Their home ground of Parow Park was known as a fortress, but come the end of the season and Vasco’s challenge traditionally melted away. It was no different in the National First Division (NFD) last season, with Vasco hanging on to their status by a priceless point or two after having loitered dangerously close to the relegation zone for a couple of months.

With the Vasco franchise safely pocketed by the consortium, Stellenbosch FC was born and relocated. Unlike so many clubs that seem to bumble along on league grants, Stellenbosch are galvanised by a strategic vision. The Cape Winelands is a natural nursery for good amateur footballers and though Stellenbosch is associated with rugby, those behind the club, like strategy officer Ashley Kotzin, see themselves poised on the cusp of change.

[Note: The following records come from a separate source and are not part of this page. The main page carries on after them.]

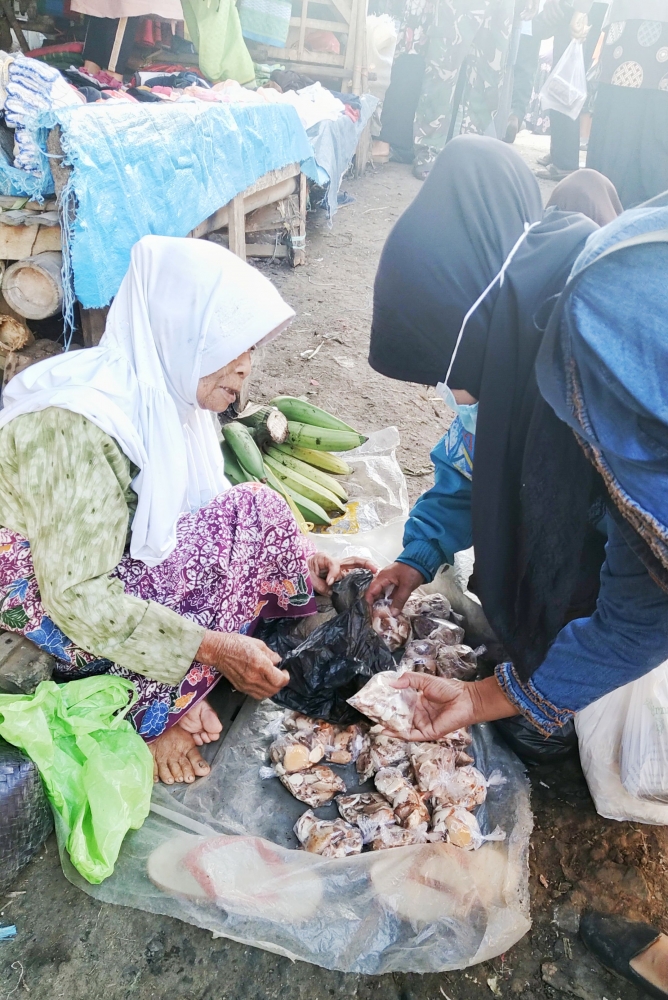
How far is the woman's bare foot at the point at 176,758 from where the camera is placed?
5.66 ft

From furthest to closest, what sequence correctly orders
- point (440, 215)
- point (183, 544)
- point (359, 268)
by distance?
point (359, 268) → point (183, 544) → point (440, 215)

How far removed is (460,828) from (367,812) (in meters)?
0.23

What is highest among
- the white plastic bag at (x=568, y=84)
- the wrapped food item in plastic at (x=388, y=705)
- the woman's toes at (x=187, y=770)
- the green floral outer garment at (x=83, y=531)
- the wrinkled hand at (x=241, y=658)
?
the white plastic bag at (x=568, y=84)

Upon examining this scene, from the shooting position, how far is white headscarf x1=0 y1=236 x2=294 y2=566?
5.00 ft

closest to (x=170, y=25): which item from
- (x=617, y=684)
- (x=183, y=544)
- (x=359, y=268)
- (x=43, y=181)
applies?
(x=359, y=268)

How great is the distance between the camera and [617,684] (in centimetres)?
138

We’re hoping for change — that good administration and good facilities will capture local commercial attention
Ashley Kotzin

“We’re developing the football ecosystem,” he says. “The game is well administered in the Cape Winelands and widely played through Cloetesville High, a local high school. It is big in townships like Kayamandi and Idas Valley and we’re branching out into other areas. We’ve received support from the university and use their facilities and we have a relationship with the Stellenbosch Academy of Sport (SAS) who offer world-class indoor and outdoor training facilities and on-site accommodation.”

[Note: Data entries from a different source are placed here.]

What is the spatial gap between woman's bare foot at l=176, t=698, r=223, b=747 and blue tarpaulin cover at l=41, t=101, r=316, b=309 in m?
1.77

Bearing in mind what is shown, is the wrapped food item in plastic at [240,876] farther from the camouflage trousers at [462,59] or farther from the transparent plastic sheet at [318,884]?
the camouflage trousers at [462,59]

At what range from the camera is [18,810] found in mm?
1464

SAS is ultimately owned by Remgro, and therein lies another prong of the club’s strategy. They hope to reach into the heart of the Afrikaans business community — Remgro, Steinhoff and Capitec are all located in the Winelands — and make local football sexy, relevant and fun to a constituency that has traditionally shunned the sport. “Before 2010 there was no soccer at the university. Stellenbosch people didn’t identify, they had corporate governance quibbles and soccer didn’t feel like a natural fit,” says Kotzin.

“But we’re hoping that will change — that good administration and good facilities will capture local commercial attention.”

Stellenbosch FC had their moment in the sun at Athlone Stadium on Saturday night, when they played Kaizer Chiefs in the last 32 of the Nedbank Cup. With their journeymen and “didn’t quite make it” hopefuls, they gave a spirited account of themselves to hold Chiefs to 0-0 at half-time, but the visitors whittled away at their resolve in the second half, scoring three without reply. It wasn’t the result Stellenbosch wanted, but at least the tie demonstrated what is needed to compete with the big boys in the PSL Promised Land.

Diego Brown of Stellenbosch FC during the Nedbank Cup match against Kaizer Chiefs. Picture: THINUS MARITZ/GALLO IMAGES
Diego Brown of Stellenbosch FC during the Nedbank Cup match against Kaizer Chiefs. Picture: THINUS MARITZ/GALLO IMAGES

“We’re in with a shout of promotion at the end of the season and it’s anyone’s guess who gets promoted,” says Kotzin. “The top NFD side gets automatically promoted and then two and three battle it out with the second-last side from the PSL. We play Santos, who are bottom, in our last league game of the season. It might be our most important game of the year.”

Stellenbosch FC don’t have a youth structure or club feeder scheme, which is surely a black mark on a club that pride themselves on being integrated into the local community. This, though, is likely to change, as the club begin to put down roots.

With a “pipeline” established between junior age-group teams and the first XI, Stellenbosch FC will become a more integrated, top-to-bottom force.

There is not enough vitality in the local leagues and too much excitement is “manufactured” through the PSL’s increasingly cosy relationship with SuperSport and a generation of embedded football journalists. It is true that there are some bright stars in the dull firmament, with Luther Singh’s recent transfer to Braga and Keagan Dolly’s move from Sundowns to Montpellier reasons for cautious optimism. Then there’s the national under-20s’ recent qualification through Africa for the Under-20 World Cup.

And, of course, the yeoman behind-the-scenes work quietly taking place in the Winelands.